Live album by Berlin Contemporary Jazz Orchestra
- Released: 1997
- Recorded: July 31, 1996, and August 6, 1996
- Venue: Nakano Public Hall, Tokyo, Japan, and Shin-Kobe Oriental Theatre, Kobe, Japan
- Genre: Jazz, big band
- Label: DIW DIW-922

Berlin Contemporary Jazz Orchestra chronology
| The Morlocks and Other Pieces (1994) | Live in Japan '96 (1997) |  |

= Live in Japan '96 =

Live in Japan '96 is a live album by the Berlin Contemporary Jazz Orchestra. One track was recorded in July 1996 at Nakano Public Hall in Tokyo, while the remaining tracks were recorded in August 1996 at Shin-Kobe Oriental Theatre in Kobe. The album was released in 1997 by DIW. The music was conducted by Alexander von Schlippenbach and Aki Takase.

▸ **Records supplied**:
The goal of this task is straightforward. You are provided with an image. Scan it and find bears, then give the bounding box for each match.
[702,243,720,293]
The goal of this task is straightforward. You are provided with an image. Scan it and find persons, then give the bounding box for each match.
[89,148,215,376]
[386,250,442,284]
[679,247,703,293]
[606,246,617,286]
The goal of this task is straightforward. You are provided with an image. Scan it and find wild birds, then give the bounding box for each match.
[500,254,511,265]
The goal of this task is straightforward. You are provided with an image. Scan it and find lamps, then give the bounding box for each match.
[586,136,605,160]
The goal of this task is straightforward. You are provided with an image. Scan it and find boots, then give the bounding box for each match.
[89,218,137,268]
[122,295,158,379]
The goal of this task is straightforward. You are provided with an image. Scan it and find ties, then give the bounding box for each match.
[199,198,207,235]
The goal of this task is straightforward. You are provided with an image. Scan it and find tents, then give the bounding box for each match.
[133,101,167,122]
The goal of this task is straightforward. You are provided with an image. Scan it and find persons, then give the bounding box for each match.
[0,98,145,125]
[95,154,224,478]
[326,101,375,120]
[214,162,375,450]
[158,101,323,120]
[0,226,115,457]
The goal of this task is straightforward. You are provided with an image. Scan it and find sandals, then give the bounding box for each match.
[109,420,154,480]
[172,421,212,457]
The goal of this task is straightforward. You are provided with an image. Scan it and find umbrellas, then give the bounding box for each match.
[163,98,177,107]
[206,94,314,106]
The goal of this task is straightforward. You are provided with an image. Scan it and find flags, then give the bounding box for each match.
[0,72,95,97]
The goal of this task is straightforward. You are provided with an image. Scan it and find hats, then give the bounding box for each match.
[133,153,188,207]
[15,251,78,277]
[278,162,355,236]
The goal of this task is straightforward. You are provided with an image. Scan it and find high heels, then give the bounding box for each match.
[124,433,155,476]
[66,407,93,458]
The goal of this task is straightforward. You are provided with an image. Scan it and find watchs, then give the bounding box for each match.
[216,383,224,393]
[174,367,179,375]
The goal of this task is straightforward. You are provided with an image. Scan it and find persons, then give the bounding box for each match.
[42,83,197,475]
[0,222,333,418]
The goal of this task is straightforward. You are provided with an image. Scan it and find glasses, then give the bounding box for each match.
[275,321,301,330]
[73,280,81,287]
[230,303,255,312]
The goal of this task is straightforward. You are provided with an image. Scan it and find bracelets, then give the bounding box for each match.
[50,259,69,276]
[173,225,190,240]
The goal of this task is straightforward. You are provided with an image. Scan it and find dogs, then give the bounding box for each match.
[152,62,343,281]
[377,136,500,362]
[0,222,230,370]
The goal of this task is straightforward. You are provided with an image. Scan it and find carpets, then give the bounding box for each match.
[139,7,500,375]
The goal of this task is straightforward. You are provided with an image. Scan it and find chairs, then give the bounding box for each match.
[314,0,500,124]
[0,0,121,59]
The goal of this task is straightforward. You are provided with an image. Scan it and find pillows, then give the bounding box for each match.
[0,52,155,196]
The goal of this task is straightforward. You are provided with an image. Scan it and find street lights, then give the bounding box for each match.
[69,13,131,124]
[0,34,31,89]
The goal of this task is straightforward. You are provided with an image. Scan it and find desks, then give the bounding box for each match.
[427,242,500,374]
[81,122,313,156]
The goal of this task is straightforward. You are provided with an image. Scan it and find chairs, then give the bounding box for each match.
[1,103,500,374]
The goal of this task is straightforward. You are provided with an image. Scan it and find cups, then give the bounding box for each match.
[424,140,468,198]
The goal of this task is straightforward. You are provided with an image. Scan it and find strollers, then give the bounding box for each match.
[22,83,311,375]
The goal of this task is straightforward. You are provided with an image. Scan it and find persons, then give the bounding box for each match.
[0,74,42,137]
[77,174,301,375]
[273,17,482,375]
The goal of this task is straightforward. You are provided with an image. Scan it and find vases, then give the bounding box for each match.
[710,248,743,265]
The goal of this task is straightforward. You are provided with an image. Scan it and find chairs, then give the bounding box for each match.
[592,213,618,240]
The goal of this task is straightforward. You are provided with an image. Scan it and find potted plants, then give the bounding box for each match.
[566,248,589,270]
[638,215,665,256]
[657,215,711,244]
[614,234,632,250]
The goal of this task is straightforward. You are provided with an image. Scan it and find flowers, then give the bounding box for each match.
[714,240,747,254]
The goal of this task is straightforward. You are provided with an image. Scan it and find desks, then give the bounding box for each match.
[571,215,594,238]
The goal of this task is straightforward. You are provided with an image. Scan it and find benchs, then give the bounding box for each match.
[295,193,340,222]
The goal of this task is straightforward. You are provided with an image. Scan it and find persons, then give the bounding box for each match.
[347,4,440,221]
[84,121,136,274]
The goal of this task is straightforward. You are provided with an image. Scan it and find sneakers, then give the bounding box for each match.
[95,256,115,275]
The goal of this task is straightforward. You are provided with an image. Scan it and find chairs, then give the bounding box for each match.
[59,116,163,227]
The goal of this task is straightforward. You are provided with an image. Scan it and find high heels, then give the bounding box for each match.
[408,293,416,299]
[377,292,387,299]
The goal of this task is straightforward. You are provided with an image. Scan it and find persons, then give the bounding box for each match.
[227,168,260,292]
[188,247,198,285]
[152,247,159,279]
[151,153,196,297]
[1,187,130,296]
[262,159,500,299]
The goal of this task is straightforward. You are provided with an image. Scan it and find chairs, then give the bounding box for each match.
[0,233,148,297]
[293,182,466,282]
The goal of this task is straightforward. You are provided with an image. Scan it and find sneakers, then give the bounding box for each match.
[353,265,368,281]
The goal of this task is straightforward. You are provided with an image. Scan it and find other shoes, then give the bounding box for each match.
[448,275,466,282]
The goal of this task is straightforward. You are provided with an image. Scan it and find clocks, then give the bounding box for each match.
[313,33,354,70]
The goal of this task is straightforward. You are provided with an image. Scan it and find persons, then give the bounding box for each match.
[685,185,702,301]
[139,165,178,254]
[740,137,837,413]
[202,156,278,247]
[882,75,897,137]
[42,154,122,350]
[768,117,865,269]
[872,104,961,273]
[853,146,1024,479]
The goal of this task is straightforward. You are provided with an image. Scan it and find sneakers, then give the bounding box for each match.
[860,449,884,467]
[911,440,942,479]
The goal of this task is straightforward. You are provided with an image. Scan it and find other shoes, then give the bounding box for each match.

▸ **What this exercise asks**:
(a) Answer these questions from the album text:
(i) What label released the album?
(ii) What is the name of the venue in Kobe?
(iii) Who conducted the music?
(b) In the entries, copy the stretch from the line containing "and find potted" through the line containing "[714,240,747,254]", with no changes.

▸ **Exercise answers**:
(a)
(i) DIW (DIW-922)
(ii) Shin-Kobe Oriental Theatre
(iii) Alexander von Schlippenbach and Aki Takase

(b)
The goal of this task is straightforward. You are provided with an image. Scan it and find potted plants, then give the bounding box for each match.
[566,248,589,270]
[638,215,665,256]
[657,215,711,244]
[614,234,632,250]
The goal of this task is straightforward. You are provided with an image. Scan it and find flowers, then give the bounding box for each match.
[714,240,747,254]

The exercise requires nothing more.